__Selected text__
----

Kidston: Goodbye my little friend
By Martin Kidston
Working at the Havre Daily News more than 17 years ago, a woman from a Hi-Line ranch came to the office carrying a brown shipping box. She placed the gyrating box on the floor and made the announcement – she had a litter of kittens to give away.
This was my first job at a daily newspaper and, feeling responsible at long last, I stepped to the box to take a look, ready to claim my first adult pet. Inside the box sat six mewling kittens, all fur and blue eyes. They deceived me with their gentle appearance, however, and when I reached in, I was left with a shredded, bleeding hand.
Whether in haste or with intent I do not know, but I withdrew my injured hand holding a little orange cat. Just six weeks old, he was no bigger than a soda can and weighed just as much. When I got him home he spent the first three days hiding behind the refrigerator, too afraid to come out.
When he emerged, we launched a lifetime of friendship.
I called him Snooey.
Over the last 17 years, Snooey has lived a life of adventure, following me throughout my newspaper career. When I landed a job at the Helena Independent Record, Snooey settled into our little apartment and climbed his first tree, proving both agile and daring in his ability to reach seemingly insurmountable heights.
In 2010, the editor of the Billings Gazette offered me a job running the Wyoming Bureau. Snooey and I were off again, this time to Cody. There on the scenic Rocky Mountain Front, Snooey spent the long summer days sleeping amid the splendid hollyhocks.
We reversed course two yeas later when I took a job at the Missoulian. I always considered Snooey to be a conservative cat, but in the Garden City he settled easily into his liberal surroundings, where he was content in watching the deer that strayed into his humble little yard.

----

__Problem set__
1) In the column about Snooey, rewrite the paragraph beginning "In 2010, the editor of the Billings Gazette" as a short list that keeps its main facts.
2) Repeat word for word the part of the column about Snooey that runs from "I called him" down to "seemingly insurmountable heights.".
3) Answer these questions from the column about Snooey:
(a) How many kittens were in the shipping box?
(b) How old was the orange cat when the writer took him?
(c) What did Snooey watch from his yard after the move for the job at the Missoulian?

__Supplied records__
----

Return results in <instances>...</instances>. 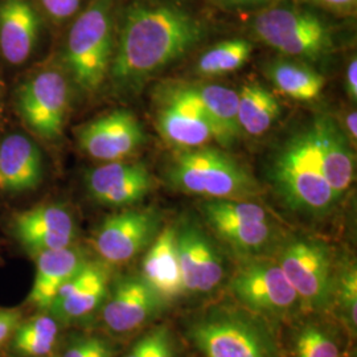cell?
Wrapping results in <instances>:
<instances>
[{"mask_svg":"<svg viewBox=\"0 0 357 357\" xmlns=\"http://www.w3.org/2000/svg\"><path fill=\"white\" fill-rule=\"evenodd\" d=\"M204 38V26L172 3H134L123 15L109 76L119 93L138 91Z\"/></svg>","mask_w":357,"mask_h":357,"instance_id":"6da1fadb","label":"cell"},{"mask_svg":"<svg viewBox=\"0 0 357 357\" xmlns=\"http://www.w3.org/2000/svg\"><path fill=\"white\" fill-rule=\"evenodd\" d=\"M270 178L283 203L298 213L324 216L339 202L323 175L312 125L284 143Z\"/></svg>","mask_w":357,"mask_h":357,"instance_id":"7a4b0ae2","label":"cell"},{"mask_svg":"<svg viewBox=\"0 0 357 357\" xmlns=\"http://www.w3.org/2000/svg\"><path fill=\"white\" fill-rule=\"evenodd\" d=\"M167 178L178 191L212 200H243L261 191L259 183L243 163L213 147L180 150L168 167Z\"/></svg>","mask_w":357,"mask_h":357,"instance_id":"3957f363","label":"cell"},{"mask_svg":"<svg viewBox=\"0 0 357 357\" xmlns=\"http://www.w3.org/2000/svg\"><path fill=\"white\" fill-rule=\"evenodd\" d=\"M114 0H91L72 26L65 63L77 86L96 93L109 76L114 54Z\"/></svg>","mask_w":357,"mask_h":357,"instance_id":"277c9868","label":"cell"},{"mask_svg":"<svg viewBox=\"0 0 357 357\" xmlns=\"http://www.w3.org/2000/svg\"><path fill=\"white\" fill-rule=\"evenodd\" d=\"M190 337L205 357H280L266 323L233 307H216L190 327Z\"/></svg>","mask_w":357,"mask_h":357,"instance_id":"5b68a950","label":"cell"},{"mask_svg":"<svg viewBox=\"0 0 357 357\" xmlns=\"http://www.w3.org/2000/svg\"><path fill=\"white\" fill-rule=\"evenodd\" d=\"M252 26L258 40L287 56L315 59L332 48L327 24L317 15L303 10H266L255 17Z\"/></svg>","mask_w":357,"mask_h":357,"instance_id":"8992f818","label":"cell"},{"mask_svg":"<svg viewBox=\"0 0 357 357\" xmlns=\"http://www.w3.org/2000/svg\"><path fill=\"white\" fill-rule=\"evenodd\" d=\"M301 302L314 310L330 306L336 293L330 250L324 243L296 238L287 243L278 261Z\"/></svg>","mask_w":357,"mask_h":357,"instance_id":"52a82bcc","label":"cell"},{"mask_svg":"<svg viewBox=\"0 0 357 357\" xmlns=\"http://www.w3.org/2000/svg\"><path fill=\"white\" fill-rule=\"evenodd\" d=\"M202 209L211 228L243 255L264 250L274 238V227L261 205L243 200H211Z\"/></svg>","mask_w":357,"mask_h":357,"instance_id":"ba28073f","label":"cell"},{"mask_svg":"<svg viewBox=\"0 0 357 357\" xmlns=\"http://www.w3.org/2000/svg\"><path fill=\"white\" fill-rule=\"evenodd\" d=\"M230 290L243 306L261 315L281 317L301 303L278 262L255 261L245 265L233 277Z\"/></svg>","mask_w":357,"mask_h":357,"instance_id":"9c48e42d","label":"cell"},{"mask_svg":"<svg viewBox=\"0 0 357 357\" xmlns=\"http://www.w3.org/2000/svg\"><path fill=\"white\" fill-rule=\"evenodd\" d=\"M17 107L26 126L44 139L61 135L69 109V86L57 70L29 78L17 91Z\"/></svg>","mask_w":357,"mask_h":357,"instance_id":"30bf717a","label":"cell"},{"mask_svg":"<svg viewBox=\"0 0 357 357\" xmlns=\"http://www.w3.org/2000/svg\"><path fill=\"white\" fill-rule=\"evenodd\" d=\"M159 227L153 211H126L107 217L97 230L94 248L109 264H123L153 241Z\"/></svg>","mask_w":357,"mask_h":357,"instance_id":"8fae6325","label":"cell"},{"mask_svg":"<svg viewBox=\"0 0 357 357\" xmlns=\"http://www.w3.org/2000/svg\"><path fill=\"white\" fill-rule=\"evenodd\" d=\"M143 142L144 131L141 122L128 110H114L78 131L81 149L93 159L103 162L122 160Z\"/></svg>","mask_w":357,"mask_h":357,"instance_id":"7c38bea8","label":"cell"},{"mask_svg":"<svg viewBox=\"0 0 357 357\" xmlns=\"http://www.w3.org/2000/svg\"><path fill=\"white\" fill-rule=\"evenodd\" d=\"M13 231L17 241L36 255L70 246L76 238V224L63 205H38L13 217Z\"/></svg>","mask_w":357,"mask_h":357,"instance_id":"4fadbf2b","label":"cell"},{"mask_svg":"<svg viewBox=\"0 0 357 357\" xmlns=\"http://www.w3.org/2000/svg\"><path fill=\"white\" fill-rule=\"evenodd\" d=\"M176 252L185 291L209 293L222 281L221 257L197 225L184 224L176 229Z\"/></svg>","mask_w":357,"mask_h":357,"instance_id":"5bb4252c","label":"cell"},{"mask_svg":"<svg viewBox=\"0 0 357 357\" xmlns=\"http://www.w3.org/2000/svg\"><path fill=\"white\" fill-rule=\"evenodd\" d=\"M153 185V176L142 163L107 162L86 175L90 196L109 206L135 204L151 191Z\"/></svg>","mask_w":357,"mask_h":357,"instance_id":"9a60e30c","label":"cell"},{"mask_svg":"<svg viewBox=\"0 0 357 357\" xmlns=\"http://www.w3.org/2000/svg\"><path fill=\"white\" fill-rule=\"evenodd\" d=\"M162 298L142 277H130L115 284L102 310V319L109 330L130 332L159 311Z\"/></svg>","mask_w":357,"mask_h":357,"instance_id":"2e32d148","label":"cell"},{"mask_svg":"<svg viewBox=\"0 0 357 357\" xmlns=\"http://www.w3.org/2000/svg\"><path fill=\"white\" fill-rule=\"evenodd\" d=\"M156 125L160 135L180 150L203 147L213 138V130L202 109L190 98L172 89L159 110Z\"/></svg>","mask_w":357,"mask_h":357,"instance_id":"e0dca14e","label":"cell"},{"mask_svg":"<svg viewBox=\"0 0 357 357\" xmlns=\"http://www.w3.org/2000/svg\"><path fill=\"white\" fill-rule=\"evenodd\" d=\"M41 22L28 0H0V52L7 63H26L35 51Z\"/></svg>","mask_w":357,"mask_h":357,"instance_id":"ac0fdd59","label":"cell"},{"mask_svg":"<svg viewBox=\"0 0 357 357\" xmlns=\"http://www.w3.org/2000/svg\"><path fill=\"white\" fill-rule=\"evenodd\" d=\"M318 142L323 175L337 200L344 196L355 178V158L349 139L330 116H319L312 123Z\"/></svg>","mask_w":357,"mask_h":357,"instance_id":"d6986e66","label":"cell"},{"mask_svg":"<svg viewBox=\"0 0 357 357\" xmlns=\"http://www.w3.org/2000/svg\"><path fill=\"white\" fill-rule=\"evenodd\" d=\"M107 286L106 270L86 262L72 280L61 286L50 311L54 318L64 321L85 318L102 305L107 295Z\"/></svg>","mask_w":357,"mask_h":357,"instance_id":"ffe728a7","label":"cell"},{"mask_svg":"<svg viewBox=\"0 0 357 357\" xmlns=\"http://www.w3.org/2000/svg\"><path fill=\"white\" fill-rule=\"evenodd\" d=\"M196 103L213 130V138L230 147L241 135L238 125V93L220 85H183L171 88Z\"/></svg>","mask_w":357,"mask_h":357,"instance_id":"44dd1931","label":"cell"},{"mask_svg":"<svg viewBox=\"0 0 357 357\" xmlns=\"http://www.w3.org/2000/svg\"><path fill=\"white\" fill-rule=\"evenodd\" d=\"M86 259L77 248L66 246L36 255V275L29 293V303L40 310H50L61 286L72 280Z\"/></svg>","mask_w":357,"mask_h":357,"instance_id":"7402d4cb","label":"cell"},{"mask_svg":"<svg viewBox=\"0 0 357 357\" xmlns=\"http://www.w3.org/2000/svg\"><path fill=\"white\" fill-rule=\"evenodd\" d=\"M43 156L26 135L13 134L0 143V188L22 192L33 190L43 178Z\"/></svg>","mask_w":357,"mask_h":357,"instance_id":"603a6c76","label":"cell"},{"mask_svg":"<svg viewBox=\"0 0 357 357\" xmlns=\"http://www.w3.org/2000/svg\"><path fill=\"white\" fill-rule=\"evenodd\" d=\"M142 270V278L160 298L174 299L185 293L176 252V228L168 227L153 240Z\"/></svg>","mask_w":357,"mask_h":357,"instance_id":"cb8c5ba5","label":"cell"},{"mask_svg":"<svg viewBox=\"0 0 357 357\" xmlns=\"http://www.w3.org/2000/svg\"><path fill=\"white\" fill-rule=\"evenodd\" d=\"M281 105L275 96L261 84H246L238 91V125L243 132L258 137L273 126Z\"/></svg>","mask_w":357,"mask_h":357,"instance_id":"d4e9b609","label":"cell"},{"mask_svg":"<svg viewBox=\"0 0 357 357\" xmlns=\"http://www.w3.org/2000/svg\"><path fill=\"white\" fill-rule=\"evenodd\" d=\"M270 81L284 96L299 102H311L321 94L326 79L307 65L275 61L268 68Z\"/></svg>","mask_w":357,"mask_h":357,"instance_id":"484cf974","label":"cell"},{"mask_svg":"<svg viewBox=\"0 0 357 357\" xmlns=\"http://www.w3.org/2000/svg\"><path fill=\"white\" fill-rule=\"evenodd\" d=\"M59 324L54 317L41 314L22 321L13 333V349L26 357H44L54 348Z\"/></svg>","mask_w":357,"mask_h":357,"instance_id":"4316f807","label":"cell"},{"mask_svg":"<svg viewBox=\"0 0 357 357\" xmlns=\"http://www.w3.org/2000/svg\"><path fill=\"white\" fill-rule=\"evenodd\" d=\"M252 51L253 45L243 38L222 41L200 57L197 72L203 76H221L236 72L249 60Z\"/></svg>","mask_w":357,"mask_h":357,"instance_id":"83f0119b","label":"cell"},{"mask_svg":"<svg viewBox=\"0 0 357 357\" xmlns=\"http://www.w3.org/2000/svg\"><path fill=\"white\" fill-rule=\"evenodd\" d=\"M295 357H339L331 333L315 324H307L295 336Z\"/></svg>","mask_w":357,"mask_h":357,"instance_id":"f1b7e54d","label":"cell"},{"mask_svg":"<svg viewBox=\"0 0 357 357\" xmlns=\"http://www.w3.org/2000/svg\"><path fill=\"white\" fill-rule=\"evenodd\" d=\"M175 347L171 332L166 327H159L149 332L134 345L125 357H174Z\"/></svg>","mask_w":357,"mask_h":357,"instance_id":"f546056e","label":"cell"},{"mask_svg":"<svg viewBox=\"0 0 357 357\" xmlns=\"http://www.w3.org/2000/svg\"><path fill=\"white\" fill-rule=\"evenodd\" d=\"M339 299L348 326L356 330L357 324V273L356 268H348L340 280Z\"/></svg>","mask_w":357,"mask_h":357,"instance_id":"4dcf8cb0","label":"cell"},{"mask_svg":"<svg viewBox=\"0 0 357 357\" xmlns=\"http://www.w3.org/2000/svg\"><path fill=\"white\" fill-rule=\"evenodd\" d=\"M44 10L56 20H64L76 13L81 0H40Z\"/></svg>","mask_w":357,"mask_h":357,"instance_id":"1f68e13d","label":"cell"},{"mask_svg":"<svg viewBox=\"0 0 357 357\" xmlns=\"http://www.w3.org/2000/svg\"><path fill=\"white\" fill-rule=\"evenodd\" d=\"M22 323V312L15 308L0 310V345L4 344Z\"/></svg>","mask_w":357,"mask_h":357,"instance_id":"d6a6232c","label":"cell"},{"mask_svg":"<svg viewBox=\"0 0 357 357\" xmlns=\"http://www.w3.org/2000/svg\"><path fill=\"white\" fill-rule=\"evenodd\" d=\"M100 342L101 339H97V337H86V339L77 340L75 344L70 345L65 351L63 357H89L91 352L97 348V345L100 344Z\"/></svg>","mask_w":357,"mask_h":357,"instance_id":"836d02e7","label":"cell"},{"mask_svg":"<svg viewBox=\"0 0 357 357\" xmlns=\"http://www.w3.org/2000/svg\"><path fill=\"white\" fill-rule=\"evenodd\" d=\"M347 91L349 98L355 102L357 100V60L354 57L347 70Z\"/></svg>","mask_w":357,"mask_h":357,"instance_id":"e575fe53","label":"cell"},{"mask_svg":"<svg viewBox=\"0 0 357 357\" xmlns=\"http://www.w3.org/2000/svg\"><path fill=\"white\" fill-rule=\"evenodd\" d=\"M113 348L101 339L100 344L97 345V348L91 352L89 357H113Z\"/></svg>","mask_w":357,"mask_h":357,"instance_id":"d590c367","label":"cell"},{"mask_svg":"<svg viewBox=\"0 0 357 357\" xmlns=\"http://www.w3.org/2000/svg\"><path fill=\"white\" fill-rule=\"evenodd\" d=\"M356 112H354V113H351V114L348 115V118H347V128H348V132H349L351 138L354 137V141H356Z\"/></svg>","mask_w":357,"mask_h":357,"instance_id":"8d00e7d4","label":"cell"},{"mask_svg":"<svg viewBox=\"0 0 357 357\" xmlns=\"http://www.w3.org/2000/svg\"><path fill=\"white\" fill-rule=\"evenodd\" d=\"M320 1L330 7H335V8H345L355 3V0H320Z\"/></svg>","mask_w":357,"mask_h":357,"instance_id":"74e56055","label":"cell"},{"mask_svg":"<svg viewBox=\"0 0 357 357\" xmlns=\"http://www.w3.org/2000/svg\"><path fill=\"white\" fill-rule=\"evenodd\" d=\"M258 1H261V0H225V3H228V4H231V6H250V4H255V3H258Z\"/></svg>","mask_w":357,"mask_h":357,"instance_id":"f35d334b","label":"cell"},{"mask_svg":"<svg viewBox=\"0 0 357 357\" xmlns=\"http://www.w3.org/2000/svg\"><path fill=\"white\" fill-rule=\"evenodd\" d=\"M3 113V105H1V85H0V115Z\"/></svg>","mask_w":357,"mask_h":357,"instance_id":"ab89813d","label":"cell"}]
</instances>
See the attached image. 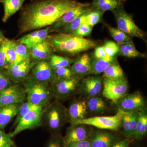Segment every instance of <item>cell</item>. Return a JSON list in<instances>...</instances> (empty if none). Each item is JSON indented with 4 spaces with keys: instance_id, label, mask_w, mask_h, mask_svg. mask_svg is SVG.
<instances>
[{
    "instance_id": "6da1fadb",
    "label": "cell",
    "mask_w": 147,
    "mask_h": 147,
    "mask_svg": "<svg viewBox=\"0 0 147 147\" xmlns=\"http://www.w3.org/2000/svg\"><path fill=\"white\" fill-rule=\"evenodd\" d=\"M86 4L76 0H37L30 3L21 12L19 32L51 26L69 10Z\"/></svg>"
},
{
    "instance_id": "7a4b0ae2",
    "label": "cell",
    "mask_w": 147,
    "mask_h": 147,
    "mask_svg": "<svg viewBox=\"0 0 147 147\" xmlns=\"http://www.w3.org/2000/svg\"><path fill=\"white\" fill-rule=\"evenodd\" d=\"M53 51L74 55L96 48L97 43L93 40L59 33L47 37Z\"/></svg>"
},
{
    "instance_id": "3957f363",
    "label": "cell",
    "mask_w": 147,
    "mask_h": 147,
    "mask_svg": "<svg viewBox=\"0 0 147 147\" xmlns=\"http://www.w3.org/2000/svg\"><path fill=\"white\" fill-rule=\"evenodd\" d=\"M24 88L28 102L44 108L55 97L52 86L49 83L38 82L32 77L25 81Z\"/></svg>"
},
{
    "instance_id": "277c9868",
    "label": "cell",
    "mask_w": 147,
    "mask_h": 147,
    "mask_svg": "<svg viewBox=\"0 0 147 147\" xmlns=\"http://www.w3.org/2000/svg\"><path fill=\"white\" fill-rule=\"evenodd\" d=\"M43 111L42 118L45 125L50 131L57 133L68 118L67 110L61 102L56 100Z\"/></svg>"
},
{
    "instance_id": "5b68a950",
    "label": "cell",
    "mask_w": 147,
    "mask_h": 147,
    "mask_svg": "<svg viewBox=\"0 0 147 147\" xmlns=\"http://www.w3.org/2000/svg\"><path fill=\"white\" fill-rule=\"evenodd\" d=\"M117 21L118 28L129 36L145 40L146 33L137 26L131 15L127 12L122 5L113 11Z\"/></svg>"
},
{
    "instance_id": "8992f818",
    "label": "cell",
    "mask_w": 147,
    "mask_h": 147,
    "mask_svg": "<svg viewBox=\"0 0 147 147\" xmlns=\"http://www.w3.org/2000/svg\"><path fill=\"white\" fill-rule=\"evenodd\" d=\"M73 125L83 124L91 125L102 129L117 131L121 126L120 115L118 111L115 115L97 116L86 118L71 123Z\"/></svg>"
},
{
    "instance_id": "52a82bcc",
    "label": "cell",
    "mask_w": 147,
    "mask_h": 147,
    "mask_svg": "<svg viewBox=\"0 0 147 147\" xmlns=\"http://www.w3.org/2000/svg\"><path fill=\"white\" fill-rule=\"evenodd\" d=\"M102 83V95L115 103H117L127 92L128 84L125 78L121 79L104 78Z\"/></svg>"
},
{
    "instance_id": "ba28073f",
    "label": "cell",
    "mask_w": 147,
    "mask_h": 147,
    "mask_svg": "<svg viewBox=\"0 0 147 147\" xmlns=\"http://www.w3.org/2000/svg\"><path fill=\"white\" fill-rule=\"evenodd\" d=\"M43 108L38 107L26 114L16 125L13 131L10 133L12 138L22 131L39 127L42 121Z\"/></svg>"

----

__Worked answers__
1)
- In 2010, the editor of the Billings Gazette offered the writer a job running the Wyoming Bureau.
- The writer and Snooey moved to Cody.
- There on the Rocky Mountain Front, Snooey spent long summer days sleeping among the hollyhocks.

2)
I called him Snooey.
Over the last 17 years, Snooey has lived a life of adventure, following me throughout my newspaper career. When I landed a job at the Helena Independent Record, Snooey settled into our little apartment and climbed his first tree, proving both agile and daring in his ability to reach seemingly insurmountable heights.

3)
(a) Six
(b) Six weeks old
(c) The deer that strayed into his yard